Study Reveals Clues That May Indicate Increased Risk for Biphasic Reaction in Patients Who Experience Anaphylaxis


New research may help doctors predict when patients who have suffered one attack of anaphylaxis will undergo a second attack without any additional exposure to the original trigger.

New research may help doctors predict when patients who have suffered one attack of anaphylaxis will undergo a second attack without any additional exposure to the original trigger.

The study, which was recently published in The Journal of Allergy and Clinical Immunology: In Practice, sheds new light on the little understood phenomenon, which is known as a biphasic reaction.

Mayo Clinic researchers pulled records for 541 patients whose anaphylaxis brought them to the emergency department (ED) of St.
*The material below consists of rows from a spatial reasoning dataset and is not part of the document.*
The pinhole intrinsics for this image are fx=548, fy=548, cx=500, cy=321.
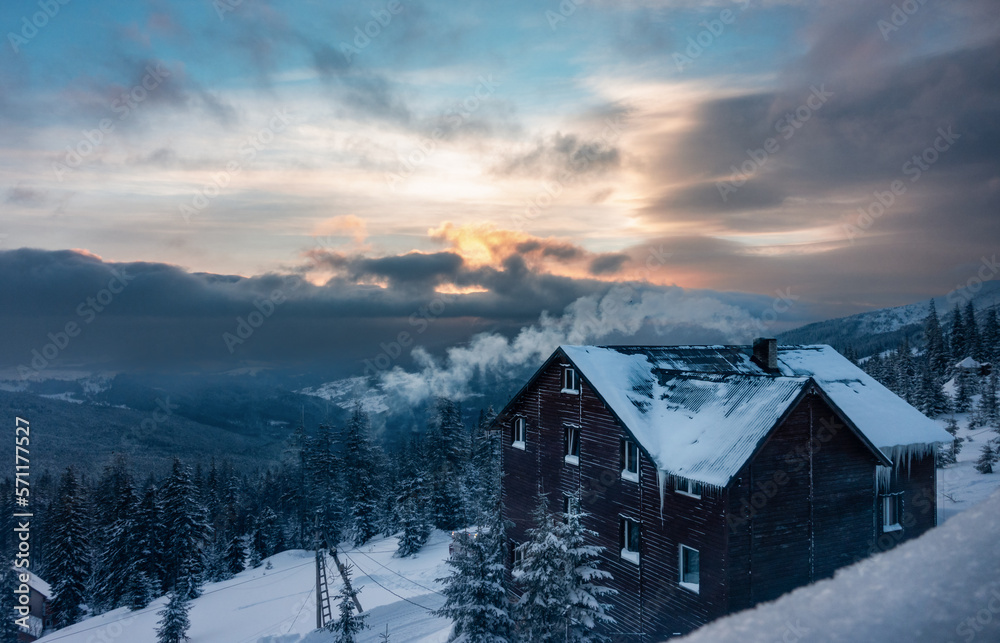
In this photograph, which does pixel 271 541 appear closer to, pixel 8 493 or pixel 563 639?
pixel 8 493

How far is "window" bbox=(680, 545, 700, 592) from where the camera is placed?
62.6 ft

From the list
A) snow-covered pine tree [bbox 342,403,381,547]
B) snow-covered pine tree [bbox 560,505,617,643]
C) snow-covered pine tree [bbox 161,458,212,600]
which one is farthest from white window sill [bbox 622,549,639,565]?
snow-covered pine tree [bbox 342,403,381,547]

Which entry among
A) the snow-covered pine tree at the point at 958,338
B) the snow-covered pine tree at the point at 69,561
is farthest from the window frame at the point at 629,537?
the snow-covered pine tree at the point at 958,338

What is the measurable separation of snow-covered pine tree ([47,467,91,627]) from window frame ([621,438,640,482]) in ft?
190

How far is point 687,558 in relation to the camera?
19.4m

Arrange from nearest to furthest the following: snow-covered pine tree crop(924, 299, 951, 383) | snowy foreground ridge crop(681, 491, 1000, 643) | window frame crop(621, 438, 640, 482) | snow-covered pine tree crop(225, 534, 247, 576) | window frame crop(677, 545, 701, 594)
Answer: snowy foreground ridge crop(681, 491, 1000, 643) → window frame crop(677, 545, 701, 594) → window frame crop(621, 438, 640, 482) → snow-covered pine tree crop(225, 534, 247, 576) → snow-covered pine tree crop(924, 299, 951, 383)

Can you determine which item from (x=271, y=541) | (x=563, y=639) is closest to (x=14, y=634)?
(x=271, y=541)

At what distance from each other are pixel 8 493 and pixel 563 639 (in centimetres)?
10332

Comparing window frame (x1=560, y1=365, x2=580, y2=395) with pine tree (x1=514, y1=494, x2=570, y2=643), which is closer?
pine tree (x1=514, y1=494, x2=570, y2=643)

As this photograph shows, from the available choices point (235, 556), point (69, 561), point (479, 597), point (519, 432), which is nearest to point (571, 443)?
point (519, 432)

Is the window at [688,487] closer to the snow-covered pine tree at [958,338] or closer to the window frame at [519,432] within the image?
the window frame at [519,432]

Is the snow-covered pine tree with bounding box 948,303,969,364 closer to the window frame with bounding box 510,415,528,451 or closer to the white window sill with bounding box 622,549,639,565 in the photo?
the window frame with bounding box 510,415,528,451

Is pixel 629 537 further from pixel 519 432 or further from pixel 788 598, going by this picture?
pixel 788 598

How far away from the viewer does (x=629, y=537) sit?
72.0 feet
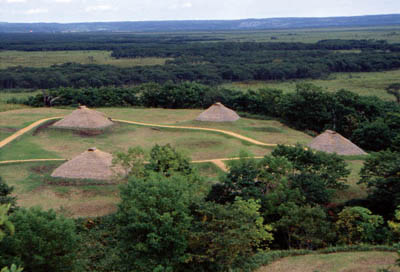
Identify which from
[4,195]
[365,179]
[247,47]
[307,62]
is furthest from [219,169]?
[247,47]

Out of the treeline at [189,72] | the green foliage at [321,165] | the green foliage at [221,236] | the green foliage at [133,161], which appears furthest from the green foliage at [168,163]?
the treeline at [189,72]

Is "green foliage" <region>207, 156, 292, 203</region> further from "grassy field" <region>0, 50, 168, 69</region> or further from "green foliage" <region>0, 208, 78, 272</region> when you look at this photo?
"grassy field" <region>0, 50, 168, 69</region>

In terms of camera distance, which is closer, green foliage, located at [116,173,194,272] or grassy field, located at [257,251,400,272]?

Mary’s Hospital between April 2008 and January 2013.

Then, in a effort to see which patients were most likely to have a biphasic reaction, they analyzed the patients’ personal characteristics, past medical histories, suspected triggers, symptoms during anaphylaxis, and the treatment they received during their time at the hospital.

“Based on our study,” the authors wrote, “patients with a history of prior anaphylaxis and those presenting with symptoms of wheezing or diarrhea may be at increased risk for a biphasic reaction.”

What’s more, the authors warned, EDs must keep patients long after their symptoms subside, particularly when those patients may be at heightened risk of suffering another attack.

“Many biphasic reactions manifested beyond 6 hours after initial symptoms resolved,” they wrote, noting that such events could take place a full 3 days later.

Only 21 (4%) of the total patient population suffered a biphasic reaction anywhere from 1 to 72 hours after their initial anaphylaxis (median time: 7 hours).

After their analysis, the researchers found that biphasic reactions were associated with a history of prior anaphylaxis (odds ratio [OR] 2.6, 95% confidence interval [CI] 1.1-6.4; p=.029), or no understanding of what had triggered the patient’s allergic reaction (OR 2.6, 95%CI 1.1-6.2; p=.03).

They were also more common among people who presented initially with symptoms of diarrhea (OR 4.5, 95% CI 1.4-14.0; p=.024), and wheezing (OR 2.6, 95% CI 1.4-8.9; p=.029).

A host of other symptoms that were measured in the hospital records — symptoms that ranged from vocal change to flushing to diffuse urticaria — showed no significant association with secondary attacks.

Factors such as age, sex, and race likewise appeared unassociated with biphasic reactions, as did the choice of medication used to treat the first attack.

The study authors noted a number of potential limitations with their work, limitations that included both its retrospective nature and a sample size that was too small for sensitivity analysis.

Prior analyses of biphasic reactions have reached similar findings on their frequency and timing. A widely cited study from Hong Kong, for example, found biphasic reactions in 5.3% of patients whose anaphylaxis sent them to one ED there between 1999 and 2003. Median onset time was 8 hours after initial anaphylaxis.

Prior studies have also found that patients who wheeze significantly during their initial bouts with anaphylaxis, and those who must wait too long for treatment, are at greater risk of biphasic reactions.

But the Mayo team’s findings with respect to prior anaphylaxis, attacks from an unknown trigger, and comorbid diarrhea appear to be new and potentially valuable to doctors who treat the condition in an emergency setting.